## QUOTED PASSAGE
The loophole in the bank’s surveillance system, which allowed a customer to move into its premises $20 million in fake bills, underlines the calls by Central Bank of Kenya (CBK) for banks to audit the measures they have put in place to keep out illicit funds.
CBK’s directive dated Monday, March 18, also come in the wake of serious allegations against bank officials over their handling of proceeds of corruption in the country, notably in the National Youth Service (NYS) scandal that has already seen a number of commercial banks fined by CBK for handling stolen cash.
KCB, #ticker:KCB Standard Chartered Kenya, Equity Bank, Diamond Trust Bank and Co-operative Bank were last September fined a total of Sh392.5 million for not following proper procedures when they helped to move Sh8 billion funds stolen from the NYS.
The regulator has now ordered all commercial banks to nominate an independent auditor to review their money laundering and financing of terrorism preventative measures as required by the Proceeds of Crime and Anti-Money laundering Act (POCAMLA) and the Prevention of Terrorism Act.
The government is also tightening oversight on terrorism financing after it emerged that the perpetrators of the 14 Riverside terrorist attack in January had moved millions of shillings through banks and mobile money without being reported to authorities.
“To facilitate the implementation of these requirements, CBK hereby issues a directive to all commercial banks, microfinance banks and mortgage finance companies to nominate an independent and competent external third party to undertake a review of the institution’s AML/CFT compliance programme,” said CBK in the circular to commercial banks. The lenders have a deadline of March 31 to nominate the auditor and submit their name to CBK for approval.
The independent auditors will among other things review the customer due diligence measures (know-your-customer) deployed by financial institutions, and evaluate the suitability of a lender’s money laundering and terrorism financing risk assessment. They are also to review the adequacy of internal policies, systems and procedures used by banks to monitor transactions and keep records.
“The independent and competent third party appointed by the institution will be required to test the institution’s reporting process for suspicious transactions and large cash transactions with the Financial Reporting Centre (FRC),” said CBK.

## SHORT TASK 1
Answer these from the article on the Central Bank of Kenya directive:
(a) By what date must lenders nominate the auditor and submit the name to CBK?
(b) What total fine did five banks receive last September?
(c) Which attack's perpetrators had moved millions of shillings through banks and mobile money without being reported?
## SHORT TASK 2
Turn the paragraph of the article on the Central Bank of Kenya directive that begins "The independent auditors will among other things" into a short bulleted list of the auditors' duties.
The lines that follow the text aren't needed for anything here.

## EXTRACTED DATA
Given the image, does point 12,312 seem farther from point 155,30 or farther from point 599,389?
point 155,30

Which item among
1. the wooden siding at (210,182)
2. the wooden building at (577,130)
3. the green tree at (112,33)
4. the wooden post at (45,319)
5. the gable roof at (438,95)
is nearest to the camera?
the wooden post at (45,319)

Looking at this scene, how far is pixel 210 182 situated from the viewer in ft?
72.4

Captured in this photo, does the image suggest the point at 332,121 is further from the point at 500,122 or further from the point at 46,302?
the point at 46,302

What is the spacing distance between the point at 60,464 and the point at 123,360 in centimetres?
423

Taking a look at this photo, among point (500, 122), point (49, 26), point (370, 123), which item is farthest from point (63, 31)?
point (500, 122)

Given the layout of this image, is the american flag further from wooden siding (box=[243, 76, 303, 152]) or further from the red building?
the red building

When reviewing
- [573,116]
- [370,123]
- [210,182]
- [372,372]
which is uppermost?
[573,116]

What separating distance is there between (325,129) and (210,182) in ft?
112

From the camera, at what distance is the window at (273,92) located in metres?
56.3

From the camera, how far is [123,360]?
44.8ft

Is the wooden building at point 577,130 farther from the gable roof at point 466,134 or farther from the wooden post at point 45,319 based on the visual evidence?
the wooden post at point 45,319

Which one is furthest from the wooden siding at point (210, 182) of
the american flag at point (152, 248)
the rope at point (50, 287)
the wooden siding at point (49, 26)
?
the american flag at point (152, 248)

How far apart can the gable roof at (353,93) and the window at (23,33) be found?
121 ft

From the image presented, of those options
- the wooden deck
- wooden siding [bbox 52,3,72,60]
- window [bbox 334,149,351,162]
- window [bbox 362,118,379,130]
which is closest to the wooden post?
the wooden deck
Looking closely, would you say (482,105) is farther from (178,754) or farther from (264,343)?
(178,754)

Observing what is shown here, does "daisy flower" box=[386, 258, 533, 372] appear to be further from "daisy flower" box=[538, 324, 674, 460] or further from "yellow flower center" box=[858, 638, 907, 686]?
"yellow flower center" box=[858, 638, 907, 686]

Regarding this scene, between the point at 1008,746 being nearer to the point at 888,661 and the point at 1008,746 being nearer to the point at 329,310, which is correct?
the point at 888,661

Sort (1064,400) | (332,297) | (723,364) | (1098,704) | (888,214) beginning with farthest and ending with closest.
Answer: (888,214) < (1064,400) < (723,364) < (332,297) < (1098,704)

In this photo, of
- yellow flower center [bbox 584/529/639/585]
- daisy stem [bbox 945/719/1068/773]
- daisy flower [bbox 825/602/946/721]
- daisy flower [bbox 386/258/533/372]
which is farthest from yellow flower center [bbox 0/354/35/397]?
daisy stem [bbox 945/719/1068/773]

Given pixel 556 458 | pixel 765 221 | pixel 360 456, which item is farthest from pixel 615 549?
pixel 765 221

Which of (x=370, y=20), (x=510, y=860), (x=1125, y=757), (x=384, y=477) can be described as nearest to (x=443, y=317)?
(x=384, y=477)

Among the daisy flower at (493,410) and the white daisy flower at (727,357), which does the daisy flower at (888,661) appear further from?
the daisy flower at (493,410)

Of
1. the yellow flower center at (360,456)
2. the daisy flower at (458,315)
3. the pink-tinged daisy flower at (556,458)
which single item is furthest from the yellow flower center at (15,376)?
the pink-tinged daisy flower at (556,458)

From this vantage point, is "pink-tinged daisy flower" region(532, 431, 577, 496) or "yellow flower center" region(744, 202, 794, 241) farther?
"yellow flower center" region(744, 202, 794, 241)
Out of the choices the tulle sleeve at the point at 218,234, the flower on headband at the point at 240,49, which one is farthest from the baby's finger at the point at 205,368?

## WRITTEN RESPONSE 1
(a) March 31
(b) Sh392.5 million
(c) The 14 Riverside terrorist attack in January

## WRITTEN RESPONSE 2
- Review the customer due diligence (know-your-customer) measures used by financial institutions
- Evaluate the suitability of each lender's money laundering and terrorism financing risk assessment
- Review the adequacy of banks' internal policies, systems and procedures for monitoring transactions and keeping records